DATA EXCERPTS:

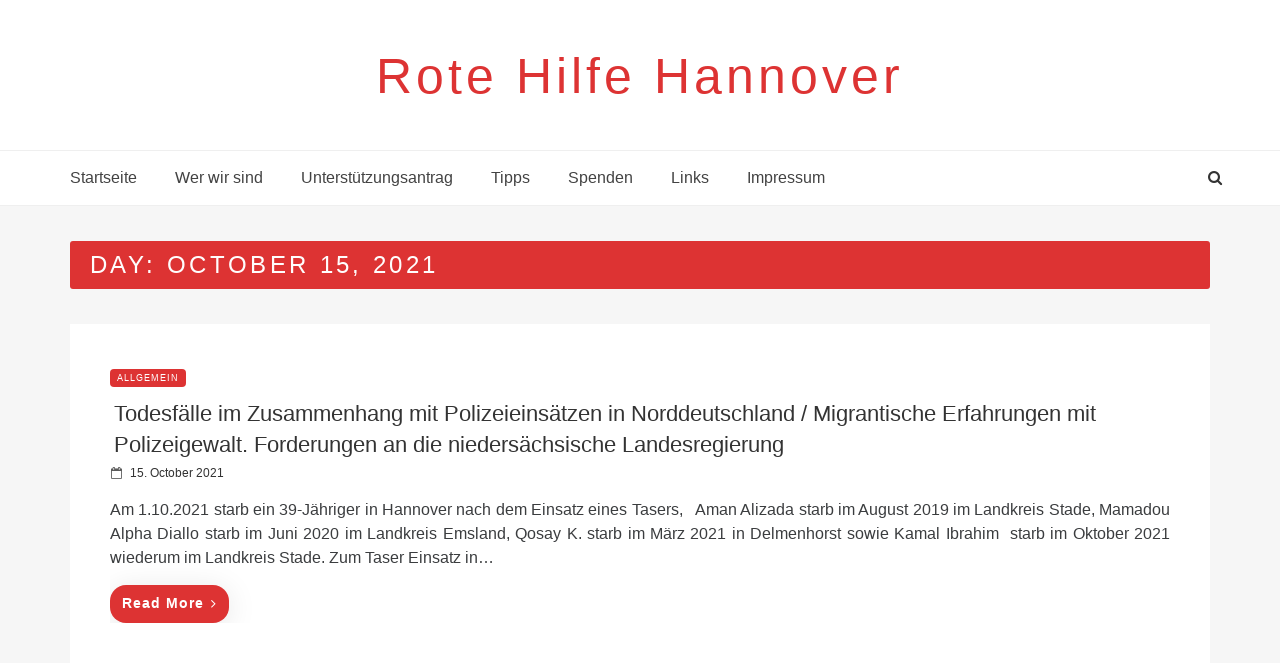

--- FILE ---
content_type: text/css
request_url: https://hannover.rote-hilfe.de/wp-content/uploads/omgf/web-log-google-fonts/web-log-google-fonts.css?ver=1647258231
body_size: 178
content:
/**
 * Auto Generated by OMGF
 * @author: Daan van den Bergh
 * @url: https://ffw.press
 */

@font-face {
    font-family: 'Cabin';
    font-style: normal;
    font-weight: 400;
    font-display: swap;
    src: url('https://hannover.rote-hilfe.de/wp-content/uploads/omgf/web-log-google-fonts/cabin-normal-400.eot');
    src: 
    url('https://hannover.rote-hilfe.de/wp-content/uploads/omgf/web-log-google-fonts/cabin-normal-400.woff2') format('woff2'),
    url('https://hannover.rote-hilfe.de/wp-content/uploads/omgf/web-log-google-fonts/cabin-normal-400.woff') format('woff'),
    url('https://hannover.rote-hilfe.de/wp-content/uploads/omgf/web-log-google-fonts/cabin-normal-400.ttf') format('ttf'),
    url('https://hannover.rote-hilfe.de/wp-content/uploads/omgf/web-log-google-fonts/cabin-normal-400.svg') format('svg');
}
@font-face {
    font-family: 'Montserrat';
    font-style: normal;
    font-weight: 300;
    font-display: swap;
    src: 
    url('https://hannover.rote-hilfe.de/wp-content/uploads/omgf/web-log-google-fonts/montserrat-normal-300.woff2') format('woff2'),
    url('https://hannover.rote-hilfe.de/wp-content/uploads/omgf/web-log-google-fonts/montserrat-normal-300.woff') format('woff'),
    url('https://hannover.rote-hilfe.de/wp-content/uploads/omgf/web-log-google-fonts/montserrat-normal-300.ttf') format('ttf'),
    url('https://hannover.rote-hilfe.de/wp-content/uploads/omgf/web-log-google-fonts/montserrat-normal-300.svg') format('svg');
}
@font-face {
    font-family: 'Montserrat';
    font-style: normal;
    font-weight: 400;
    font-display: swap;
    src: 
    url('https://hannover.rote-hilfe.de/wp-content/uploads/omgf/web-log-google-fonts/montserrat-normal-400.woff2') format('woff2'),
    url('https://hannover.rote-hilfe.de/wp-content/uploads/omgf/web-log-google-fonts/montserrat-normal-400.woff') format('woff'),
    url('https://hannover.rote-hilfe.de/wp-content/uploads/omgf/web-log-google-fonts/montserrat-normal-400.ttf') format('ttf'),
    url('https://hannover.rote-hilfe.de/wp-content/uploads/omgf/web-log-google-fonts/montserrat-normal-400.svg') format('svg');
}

WORK TO BE COMPLETED: Would you please output each record exactly, leaving the images out?

RESPONSE TO THE TASK:
--- FILE ---
content_type: text/css
request_url: https://hannover.rote-hilfe.de/wp-content/uploads/omgf/web-log-google-fonts/web-log-google-fonts.css?ver=1647258231
body_size: 178
content:
/**
 * Auto Generated by OMGF
 * @author: Daan van den Bergh
 * @url: https://ffw.press
 */

@font-face {
    font-family: 'Cabin';
    font-style: normal;
    font-weight: 400;
    font-display: swap;
    src: url('https://hannover.rote-hilfe.de/wp-content/uploads/omgf/web-log-google-fonts/cabin-normal-400.eot');
    src: 
    url('https://hannover.rote-hilfe.de/wp-content/uploads/omgf/web-log-google-fonts/cabin-normal-400.woff2') format('woff2'),
    url('https://hannover.rote-hilfe.de/wp-content/uploads/omgf/web-log-google-fonts/cabin-normal-400.woff') format('woff'),
    url('https://hannover.rote-hilfe.de/wp-content/uploads/omgf/web-log-google-fonts/cabin-normal-400.ttf') format('ttf'),
    url('https://hannover.rote-hilfe.de/wp-content/uploads/omgf/web-log-google-fonts/cabin-normal-400.svg') format('svg');
}
@font-face {
    font-family: 'Montserrat';
    font-style: normal;
    font-weight: 300;
    font-display: swap;
    src: 
    url('https://hannover.rote-hilfe.de/wp-content/uploads/omgf/web-log-google-fonts/montserrat-normal-300.woff2') format('woff2'),
    url('https://hannover.rote-hilfe.de/wp-content/uploads/omgf/web-log-google-fonts/montserrat-normal-300.woff') format('woff'),
    url('https://hannover.rote-hilfe.de/wp-content/uploads/omgf/web-log-google-fonts/montserrat-normal-300.ttf') format('ttf'),
    url('https://hannover.rote-hilfe.de/wp-content/uploads/omgf/web-log-google-fonts/montserrat-normal-300.svg') format('svg');
}
@font-face {
    font-family: 'Montserrat';
    font-style: normal;
    font-weight: 400;
    font-display: swap;
    src: 
    url('https://hannover.rote-hilfe.de/wp-content/uploads/omgf/web-log-google-fonts/montserrat-normal-400.woff2') format('woff2'),
    url('https://hannover.rote-hilfe.de/wp-content/uploads/omgf/web-log-google-fonts/montserrat-normal-400.woff') format('woff'),
    url('https://hannover.rote-hilfe.de/wp-content/uploads/omgf/web-log-google-fonts/montserrat-normal-400.ttf') format('ttf'),
    url('https://hannover.rote-hilfe.de/wp-content/uploads/omgf/web-log-google-fonts/montserrat-normal-400.svg') format('svg');
}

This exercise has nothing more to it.